Autor: Cover Images/East News

Meghan Markle i książę Harry spędzili święta w ośrodku w Vancouver. Widziano ich na joggingu

2019-12-27 10:02

Podczas gdy wszyscy członkowie rodziny królewskiej tradycyjnie spotkali się w święta w Sandringham, Meghan Markle i książę Harry bawili się w Kanadzie. Para już wiele tygodni temu wyleciała na długi urlop, a ostatnio potwierdzono, że właśnie w Kanadzie spędzi święta. Wiadomo, który ośrodek wybrali.

Decyzja Meghan Markle i księcia Harry'ego o tym, by wyjechać na święta Bożego Narodzenia z Wielkiej Brytanii, spotkała się ze sporym zaskoczeniem i słowami krytyki.

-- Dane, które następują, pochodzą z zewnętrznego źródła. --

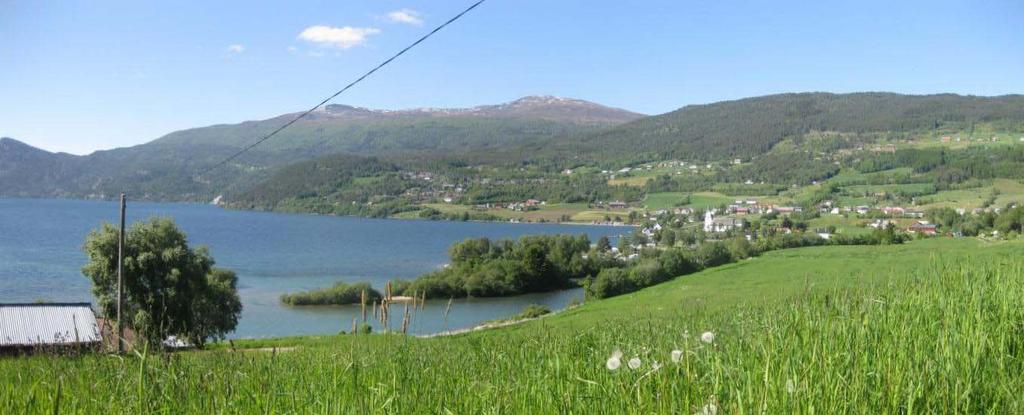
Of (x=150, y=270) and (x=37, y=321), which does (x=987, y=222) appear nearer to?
(x=150, y=270)

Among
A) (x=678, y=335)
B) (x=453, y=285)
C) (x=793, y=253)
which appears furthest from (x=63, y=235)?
(x=678, y=335)

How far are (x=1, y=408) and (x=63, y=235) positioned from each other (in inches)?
→ 5529

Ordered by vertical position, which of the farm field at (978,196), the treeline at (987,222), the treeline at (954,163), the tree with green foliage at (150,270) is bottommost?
the tree with green foliage at (150,270)

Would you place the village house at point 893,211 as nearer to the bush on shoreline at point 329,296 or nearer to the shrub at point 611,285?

Książęta Sussexu, którzy wiosną zostali po raz pierwszy rodzicami, nie skorzystali tym razem z zaproszenia od królowej do Sandringham i wyjechali do Ameryki Północnej, gdzie spędzili już ponad miesiąc.

Część komentatorów ostro skrytykowała tę decyzję, przypominając, że królowa Elżbieta II ma już 93 lata, a jej mąż, książę Filip - 98 i mogła to być ostatnia okazja, by spędzili święta z najmłodszym prawnukiem. Wyjazd Meghan i Harry'ego najwyraźniej nie spodobał się również samej monarchini, która nie umieściła ich zdjęcia na biurku, przy którym usiadła, nagrywając życzenia dla poddanych.

Sonda
Myślisz, że Meghan jest szczęśliwa jako księżna?

Meghan Markle i książę Harry w Vancouver

Tymczasem ostatnie dni Meghan Markle i książę Harry spędzili w Vancouver. Książęcą parę widziano w prywatnym ośrodku Deep Cove Chalet, a ich obecność potwierdzili właściciele obiektu.

Horth Hill stało się teraz bardzo popularnym miejscem. A oni biegają, więc ich widziano. To trochę ekscytujące. Mam nadzieję, że wszystko u nich dobrze. Odrywają się od tradycji i życzę im wszystkiego najlepszego.

- zdradził współwłaściciel ośrodka, Bev Koffel. Co ciekawe, nikt nie wspomina o obecności Dorii Ragland, która miała - według planów - spędzić święta z Sussexami.

Jak dotąd Pałac Buckingham nie zdradził planów Meghan Markle i księcia Harry'ego na Sylwestra i Nowy Rok. Wszystko wskazuje jednak na to, że przed styczniem para nie wróci do Wielkiej Brytanii.